基本オーディオコンテンツは、スタジアム内の雑踏音を表現する基礎ループやオペレーターがピッチでのアクションに合わせて任意のタイミングで操作できる各種サウンドキューのライブラリなど、チームに関係しない共通の音響データで構成。カスタムサウンドデザインパッケージには、オートグラフのコンテンツパートナーであるファンチャンツ(FanChants)が所有する各クラブ独自のチャントデータも含まれる。
オートグラフのスタジアム・サウンドは長年、演劇やドラマツルギーの世界で活躍してきた専門家が設計、開発した動的制御可能なソリューションで、スポーツイベントを生観戦をしている観客の雰囲気を創り出す。しかも、スタジアム内のオペレーターがリアルタイムで操作するため、試合中の突発的な出来事に対し、適切な反応音を出力することが可能だ。
d&bオーディオテクニックのアムノン・ハーマン最高経営責任者(CEO)は、オートグラフとのパートナーシップについて次のように話した。

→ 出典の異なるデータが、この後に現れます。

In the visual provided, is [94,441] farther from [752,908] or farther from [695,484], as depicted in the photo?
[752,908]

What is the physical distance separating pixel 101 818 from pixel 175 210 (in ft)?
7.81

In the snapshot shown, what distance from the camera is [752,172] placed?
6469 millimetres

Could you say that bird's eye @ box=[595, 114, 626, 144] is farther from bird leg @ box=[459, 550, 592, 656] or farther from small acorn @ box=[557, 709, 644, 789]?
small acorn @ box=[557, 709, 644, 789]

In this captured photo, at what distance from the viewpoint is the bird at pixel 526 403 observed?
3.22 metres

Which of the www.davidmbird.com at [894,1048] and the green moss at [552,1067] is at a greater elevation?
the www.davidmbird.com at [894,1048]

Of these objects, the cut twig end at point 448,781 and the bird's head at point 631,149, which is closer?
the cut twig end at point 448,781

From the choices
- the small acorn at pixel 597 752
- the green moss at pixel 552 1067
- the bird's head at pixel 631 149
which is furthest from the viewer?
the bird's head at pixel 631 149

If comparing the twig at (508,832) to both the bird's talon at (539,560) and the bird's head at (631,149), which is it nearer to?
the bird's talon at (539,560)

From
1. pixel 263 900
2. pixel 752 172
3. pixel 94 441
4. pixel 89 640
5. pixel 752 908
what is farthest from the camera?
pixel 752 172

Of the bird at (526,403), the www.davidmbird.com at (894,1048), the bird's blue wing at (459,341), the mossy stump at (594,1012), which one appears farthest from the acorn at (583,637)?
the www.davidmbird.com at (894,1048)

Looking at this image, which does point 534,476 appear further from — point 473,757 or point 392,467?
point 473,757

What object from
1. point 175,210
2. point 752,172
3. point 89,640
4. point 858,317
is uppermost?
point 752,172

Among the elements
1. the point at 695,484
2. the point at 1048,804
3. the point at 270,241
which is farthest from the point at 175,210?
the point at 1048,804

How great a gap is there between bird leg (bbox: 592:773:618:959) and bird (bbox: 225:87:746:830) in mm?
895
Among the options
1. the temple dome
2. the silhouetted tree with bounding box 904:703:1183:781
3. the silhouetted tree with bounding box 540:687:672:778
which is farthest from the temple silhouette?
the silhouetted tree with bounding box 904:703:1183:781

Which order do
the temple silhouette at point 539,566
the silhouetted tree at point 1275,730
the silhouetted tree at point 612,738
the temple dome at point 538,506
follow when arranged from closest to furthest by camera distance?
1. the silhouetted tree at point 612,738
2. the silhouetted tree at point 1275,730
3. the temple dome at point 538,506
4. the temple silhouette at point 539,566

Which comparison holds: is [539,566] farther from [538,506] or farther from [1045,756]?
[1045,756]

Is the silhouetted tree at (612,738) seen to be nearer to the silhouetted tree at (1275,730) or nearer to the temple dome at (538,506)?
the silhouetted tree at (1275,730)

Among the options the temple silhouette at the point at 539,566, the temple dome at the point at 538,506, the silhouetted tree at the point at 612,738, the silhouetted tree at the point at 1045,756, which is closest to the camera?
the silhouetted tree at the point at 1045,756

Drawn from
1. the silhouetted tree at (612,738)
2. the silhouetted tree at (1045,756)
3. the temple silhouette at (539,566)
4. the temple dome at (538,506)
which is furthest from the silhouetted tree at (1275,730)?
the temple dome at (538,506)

「オートグラフとの提携により、私たちは革命的な音響ソリューションの開発に成功しました。 今後、無観客のスタジアムやアリーナに選手たちだけの声が虚しく反響することはないでしょう。それどころか、d&bファンブロックがあれば、選手たちはファンやサポーターの力強く情熱的な声援を背に受けることができるようになります」
d&bファンブロックは、観客のいないスタジアムに大観衆の雰囲気を再現するだけでなく、顧客にとっては現在の不透明な経済状況下で新たなビジネスチャンスや収益源をもたらすことになると期待されている。
ハーマンCEOは次のように説明した。
「ライブエンターテインメント業界にとっては非常に難しい状況が続いていますが、d&bは市場のニーズを満たすための努力と技術革新を続けていきます。今回の最新の音響ソリューションの発表は、常にさらなる改善を目指し、パートナー企業やエンドユーザーの皆様に新たなビジネスチャンスを提供したいと考えている弊社の姿勢を表す一例といえるでしょう」
新システムはスケーラブルなため、どのようなスタジアムやアリーナにも導入可能だ。最初に稼働するのは、ロンドンのカイヤン・プリンス・ファウンデーション・スタジアムで、QPRのチャンピオンシップ公式戦となる。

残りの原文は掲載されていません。